Domenica, 13 Giugno 2021
Cronaca

Se salta la luce, il piccolo Joele rischia la vita. Una mamma sventa il dramma

A Lizzanello l'interruzione della luce per qualche ora mette a repentaglio la vita di un ragazzino allettato. La madre chiama tutti (enti ed istituzioni) ma risolve grazie all'aiuto degli amici

La mamma abbraccia Gioele (Luca Capoccia Photo).

LIZZANELLO – Abbandonati a se stessi in un difficile destino, i coniugi Signore di Lizzanello si sono rimboccati le maniche ed hanno smosso mari e monti per garantire al loro figlioletto di continuare a respirare. Domani mattina, per 8 ore fino al primo pomeriggio, vi sarà un’interruzione dell’energia elettrica presso la loro abitazione di Lizzanello che provocherà un blackout dei macchinari che tengono in vita il piccolo Joele: dagli alimentatori artificiali fino al materasso anti decubito.

Barbara lo ha scoperto per caso, da un biglietto che il marito ha trovato in giro, forse in strada. La notizia della sospensione dell’energia gli ha raggelato il sangue nelle vene: in tempi record ha avvisato chiunque, tutte le istituzioni e le autorità sul territorio, dalla Asl all’Enel, dal Comune ai vigili urbani, passando per i vigili del fuoco e i servizi sociali. Il risultato, racconta, è stato un gigantesco traffico telefonico che non ha prodotto alcun risultato.

“Nessuno sapeva a chi toccasse risolvere il problema e, di sicuro, nessuno lo ha risolto. Non ho ricevuto neppure una chiamata mentre, nel frattempo, provvedevo da sola a salvare la vita di mio figlio, già compromessa da un errore medico che gli ha provocato una paralisi cerebrale” racconta lei.

Il ragazzino, costretto a stare steso e tenuto in vita artificialmente, comunica ai genitori tramite lo sguardo. Ripaga 11 anni di disperati sacrifici affidandosi ai sorrisi. I genitori si alternano intorno al suo letto, si dedicano alle cure mediche con totale abnegazione. La loro vita famigliare, ad un certo punto, ha imboccato un’altra direzione. Ora Barbara non ha tempo per lavorare, il marito ha perso il suo impiego e vivono alla giornata.

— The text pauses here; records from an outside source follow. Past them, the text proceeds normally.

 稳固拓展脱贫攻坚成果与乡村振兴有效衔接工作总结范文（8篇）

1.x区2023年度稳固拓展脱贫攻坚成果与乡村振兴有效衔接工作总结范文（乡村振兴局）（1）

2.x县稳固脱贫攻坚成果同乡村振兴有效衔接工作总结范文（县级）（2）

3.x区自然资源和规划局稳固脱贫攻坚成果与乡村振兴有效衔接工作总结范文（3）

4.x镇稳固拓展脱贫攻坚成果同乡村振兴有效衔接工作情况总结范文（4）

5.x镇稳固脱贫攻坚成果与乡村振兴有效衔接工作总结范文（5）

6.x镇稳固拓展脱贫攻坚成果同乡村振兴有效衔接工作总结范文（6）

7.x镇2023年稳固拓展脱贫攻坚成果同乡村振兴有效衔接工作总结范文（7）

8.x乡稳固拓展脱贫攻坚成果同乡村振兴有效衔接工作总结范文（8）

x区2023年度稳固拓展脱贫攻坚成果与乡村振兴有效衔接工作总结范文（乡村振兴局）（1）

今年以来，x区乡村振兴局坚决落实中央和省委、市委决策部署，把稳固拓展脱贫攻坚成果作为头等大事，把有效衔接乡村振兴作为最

La sopravvivenza è garantita dall’assegno di cura versato dalla Regione Puglia ogni 60 giorni, pari a circa 600 euro al mese. L’interruzione dell’energia elettrica, un imprevisto apparentemente banale, li ha mandati nel panico. Barbara ha risolto facendosi prestare un gruppo elettrogeno da amici. In realtà si tratta dei proprietari di un’azienda che più di una volta ha teso la mano alla famiglia.

20161216_181037-2Difficile, in un groviglio di enti e società potenzialmente coinvolte nel problema, stabilire chi avesse la responsabilità di intervenire e come. Barbara alza le spalle: “Non so di chi sia la colpa, io di sicuro ho inviato tutta la documentazione necessaria all’Enel e ho trovato, da sola, una soluzione salvavita per il mio bambino”.

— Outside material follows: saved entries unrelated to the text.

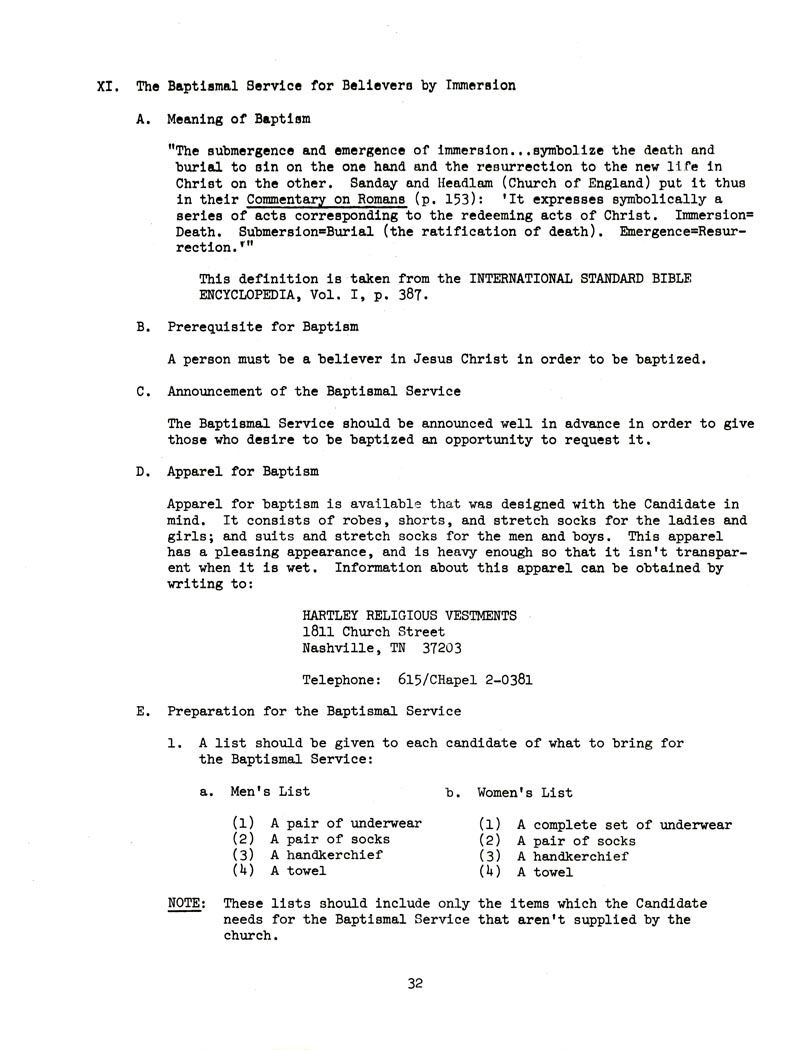 XI. The Baptismal Service for Believers by Immersion

A. Meaning of Baptism

"The submergence and emergence of immersion...symbolize the death and burial to sin on the one hand and the resurrection to the new life in Christ on the other. Sanday and Headlam (Church of England) put it thus in their Commentary on Romans (p. 153): 'It expresses symbolically a series of acts corresponding to the redeeming acts of Christ. Immersion= Death. Submersion=Burial (the ratification of death). Emergence=Resurrection.'"

This definition is taken from the INTERNATIONAL STANDARD BIBLE ENCYCLOPEDIA, Vol. I, p. 387.

B. Prerequisite for Baptism

A person must be a believer in Jesus Christ in order to be baptized.

C. Announcement of the Baptismal Service

The Baptismal Service should be announced well in advance in order to give those who desire to be baptized an opportunity to request it.

D. Apparel for Baptism

Apparel for baptism is available that was designed with the Candidate in mind. It consists of robes, shorts, and stretch socks for the ladies and girls; and suits and stretch socks for the men and boys. This apparel has a pleasing appearance, and is heavy enough so that it isn't transparent when it is wet. Information about this apparel can be obtained by writing to:

HARTLEY RELIGIOUS VESTMENTS
1811 Church Street
Nashville, TN 37203

Telephone: 615/CHapel 2-0381

E. Preparation for the Baptismal Service

1. A list should be given to each candidate of what to bring for the Baptismal Service:

a. Men's List

(1) A pair of underwear
(2) A pair of socks
(3) A handkerchief
(4) A towel

b. Women's List

(1) A complete set of underwear
(2) A pair of socks
(3) A handkerchief
(4) A towel

NOTE: These lists should include only the items which the Candidate needs for the Baptismal Service that aren't supplied by the church.

32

Barbara chiama Joele “bambino” perché sa che non diventerà un adolescente ed un adulto autonomo: cresce il suo cuore, cresce il suo cervello, si allungano gli arti ma la scoliosi galoppante lo costringe a ripiegarsi curvo sotto il peso della vita. Man mano che passa il tempo, spiega lei, aumentano i problemi come la “paura del vuoto”, dell’ambiente circostante di cui non si ha esperienza e che scatena attacchi di panico da curare con massicce dosi di pazienza e amore.

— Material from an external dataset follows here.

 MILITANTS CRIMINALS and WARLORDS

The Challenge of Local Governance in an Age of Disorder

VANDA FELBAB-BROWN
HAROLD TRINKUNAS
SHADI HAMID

Da quella tragica notte in sala parto, Samuele non si è più alzato dal letto: è immobilizzato da una tetraparesi spastica ed ha subito interventi chirurgici importanti, come la tracheostomia. Barbara racconta, a grandi linee, un presunto caso di malasanità che vede coinvolti diversi medici, tutti chiamati a rispondere per le vie legali. Ovviamente Barbara mira ad ottenere un risarcimento monetario pari a “né più né meno di ciò che spetta di diritto a mio figlio e che gli possa garantire un minimo di sicurezza nella sua vita futura”.

La conversazione, al termine di una giornata convulsa, si chiude con un briciolo di sollievo: “Questa notte potrò andare a dormire sapendo che Joele ha a disposizione l’energia necessaria a respirare”.